YOUR TASKS
1 > In the forum post about reading literary fiction, which Vonnegut novels are recommended over Slaughterhouse Five?
2 > Return the passage of the forum post about reading literary fiction word for word, starting with "All of the above" and going on through "Passion for Winterson.".
3 > Resume the forum post about reading literary fiction, picking up after its final sentence.

What if I've already done that (but not a community college) over 25 years ago and I while I enjoyed the courses immensely, they didn't get me any closer to being able to differentiate between good writing and good literature? Am I unteachable?

Quote:
The first literary novel that caught my attention in my teens was Charles Baxter's Shadow Play, though I'd recommend his more recent The Feast of Love more highly. Hemingway or Chekhov's short stories are amazing. Almost everyone's read some Vonnegut, though I'd recommend Cat's Cradle or Deadeye Dick over Slaughterhouse Five.

All of the above are quite approachable. A couple of my favorite books, Italo Calvino's If on a Winter's Night a Traveller... and Jeannette Winterson's Gut Symmetries, probably require a primer in the author's way of looking at things: Invisible Cities or The Baron in the Trees for Calvino, and Sexing the Cherry or The Passion for Winterson.

Again, if you have no interest, don't do any of that. Just don't go off half-cocked with stereotypes because you:
1. Don't know how to find the literary stuff you'd like
2. Don't know how to read the literary stuff you find
Yeah. Because you have me pegged, and I fit in the stereotype you just plopped down, right?

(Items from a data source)

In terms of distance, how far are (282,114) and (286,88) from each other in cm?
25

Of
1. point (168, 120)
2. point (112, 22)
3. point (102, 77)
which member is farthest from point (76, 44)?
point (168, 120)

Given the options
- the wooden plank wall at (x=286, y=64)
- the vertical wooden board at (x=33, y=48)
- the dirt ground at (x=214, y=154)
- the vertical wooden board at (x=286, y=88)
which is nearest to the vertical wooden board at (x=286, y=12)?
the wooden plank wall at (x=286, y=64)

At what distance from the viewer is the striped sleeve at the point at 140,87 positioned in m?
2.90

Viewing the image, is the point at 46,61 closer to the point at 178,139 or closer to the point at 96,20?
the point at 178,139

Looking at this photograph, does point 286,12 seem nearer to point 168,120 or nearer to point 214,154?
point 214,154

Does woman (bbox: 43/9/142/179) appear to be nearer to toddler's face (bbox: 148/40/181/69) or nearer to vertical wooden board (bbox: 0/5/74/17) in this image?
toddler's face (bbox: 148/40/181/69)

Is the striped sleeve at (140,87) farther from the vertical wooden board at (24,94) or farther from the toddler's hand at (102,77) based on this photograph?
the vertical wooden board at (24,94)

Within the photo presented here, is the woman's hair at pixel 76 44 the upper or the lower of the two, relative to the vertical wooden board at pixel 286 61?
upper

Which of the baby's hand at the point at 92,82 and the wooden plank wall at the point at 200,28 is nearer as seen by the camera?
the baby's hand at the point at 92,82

ANSWERS GIVEN
1 > Cat's Cradle or Deadeye Dick.

2 >
All of the above are quite approachable. A couple of my favorite books, Italo Calvino's If on a Winter's Night a Traveller... and Jeannette Winterson's Gut Symmetries, probably require a primer in the author's way of looking at things: Invisible Cities or The Baron in the Trees for Calvino, and Sexing the Cherry or The Passion for Winterson.

3 >
I've actually read quite a few of the works you mention. And even enjoyed several (although when it comes to Vonnegut, I consider his musings, essays, and speeches to be vastly superior to his fiction—which I would consider fun, but not even remotely "literary." Oops! Did I say that out loud?). Hemmingway wasn't trying to be "literary" when he wrote, so why should I approach reading his work any differently? And Chekov is just boring. Sorry (I say that at the risk of you simply pointing to your second bulleted item and exclaiming; "aha!").

Look, I read everything I can. I try not to limit myself in any way—and I'll admit that part of my response has been to jerk your (and other's) chain a bit. Sue me. There's a whole big bunch of fiction that certain eggheads would probably consider "literary" that I like. That I like a lot. The problem is that in "literary" circles, people want to focus on why good writing should be raised up on a pedestal and revered above all other writing, while everybody else just wants to know if there's more like it somewhere. And if so, then bring it on.

So until you can come up with something a little better than; "my BA tells me what's 'literary'," I'm going to continue to assume that it's an imaginary term used to justify tuitions. And start arguments.

By the way, where do McCarthy and Foster Wallace fall on your literary scale?
You know what?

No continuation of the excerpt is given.